Discrete metric ( $d(x, y) = 0$ $d (x, y) = 0$ if $x = y$ $x = y$ , else $d(x, y) = 1$ $d (x, y) = 1$ ):
- For $r \leq 1$ : $B(x, r) = \{x\}$ — only the center qualifies.
- For $r > 1$ : $B(x, r) = X$ — every point qualifies.

The discrete example is a useful reminder: the “shape” of a ball is determined entirely by the metric, not by any geometric picture you may have in mind.

Closed balls

The closed ball centered at $x$ with radius $r \geq 0$ is

\bar{B}(x, r) \coloneqq \{ y \in X : d(x, y) \leq r \}.

The only change from the open ball is $\leq$ instead of $<$ : points at distance exactly $r$ are now included.

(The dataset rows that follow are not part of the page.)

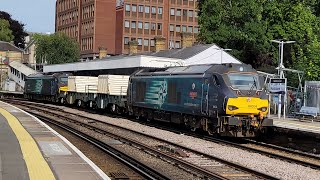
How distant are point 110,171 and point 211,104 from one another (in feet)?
30.2

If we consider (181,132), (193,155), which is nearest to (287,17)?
(181,132)

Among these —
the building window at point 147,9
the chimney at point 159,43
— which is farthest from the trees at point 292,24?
the building window at point 147,9

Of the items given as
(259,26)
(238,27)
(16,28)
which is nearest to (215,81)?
(259,26)

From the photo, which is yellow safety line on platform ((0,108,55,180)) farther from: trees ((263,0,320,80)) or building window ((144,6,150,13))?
building window ((144,6,150,13))

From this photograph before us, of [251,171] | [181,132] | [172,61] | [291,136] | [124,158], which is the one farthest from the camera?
[172,61]

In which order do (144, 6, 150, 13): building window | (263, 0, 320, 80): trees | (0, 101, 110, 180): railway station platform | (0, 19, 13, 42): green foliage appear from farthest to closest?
(0, 19, 13, 42): green foliage → (144, 6, 150, 13): building window → (263, 0, 320, 80): trees → (0, 101, 110, 180): railway station platform

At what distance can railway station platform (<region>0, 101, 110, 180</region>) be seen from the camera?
10.6 meters

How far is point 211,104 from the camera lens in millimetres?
21141

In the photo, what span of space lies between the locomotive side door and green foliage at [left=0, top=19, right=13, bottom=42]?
10225 centimetres

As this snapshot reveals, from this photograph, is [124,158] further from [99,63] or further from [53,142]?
[99,63]

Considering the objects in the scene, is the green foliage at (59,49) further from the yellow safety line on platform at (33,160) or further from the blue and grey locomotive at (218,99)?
the yellow safety line on platform at (33,160)

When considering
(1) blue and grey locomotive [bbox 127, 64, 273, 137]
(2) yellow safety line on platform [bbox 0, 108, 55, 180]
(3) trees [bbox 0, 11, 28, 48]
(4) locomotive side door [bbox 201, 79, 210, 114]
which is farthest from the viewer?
(3) trees [bbox 0, 11, 28, 48]

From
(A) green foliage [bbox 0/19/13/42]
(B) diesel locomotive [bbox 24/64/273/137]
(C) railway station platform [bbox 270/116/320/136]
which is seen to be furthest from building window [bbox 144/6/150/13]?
(C) railway station platform [bbox 270/116/320/136]

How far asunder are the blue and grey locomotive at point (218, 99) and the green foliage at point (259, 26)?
1519 inches
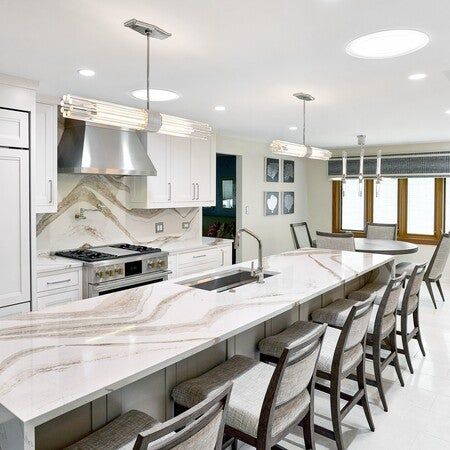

In $\mathbb{R}$ , $\bar{B}(a, r) = [a - r,\, a + r]$ — the closed interval.

Comparing the two

	Open ball $B(x, r)$	Closed ball $\bar{B}(x, r)$
Boundary	Excluded	Included
Condition	$d(x, y) < r$	$d(x, y) \leq r$
Analogue in $\mathbb{R}$	$(a-r,\, a+r)$	$[a-r,\, a+r]$

The containment $B(x, r) \subseteq \bar{B}(x, r)$ always holds. In familiar spaces like $\mathbb{R}^n$ , the closed ball is the topological closure of the open ball — but this need not hold in every metric space.

Punctured balls

Occasionally you will see the punctured open ball

\dot{B}(x, r) \coloneqq B(x, r) \setminus \{x\} = \{ y \in X : 0 < d(x, y) < r \},

which excludes the center itself. This comes up naturally when defining limits, where you care about points approaching $x$ but not $x$ itself.

Why balls matter

Almost every fundamental concept in analysis — open sets, convergence, continuity, compactness — is defined using balls. When you encounter a definition that says “there exists $\varepsilon > 0$ such that…”, you are almost certainly looking at a ball in disguise. Getting comfortable with balls now makes every subsequent definition feel natural.

Summary

An open ball $B(x, r)$ contains all points at distance strictly less than $r$ from center $x$ .
A closed ball $\bar{B}(x, r)$ additionally includes points at distance exactly $r$ .
The shape of a ball depends entirely on the metric; it need not look “round”.
A punctured ball $\dot{B}(x, r)$ excludes the center and appears in the definition of limits.
Balls are the primary tool for making “closeness” precise in any metric space.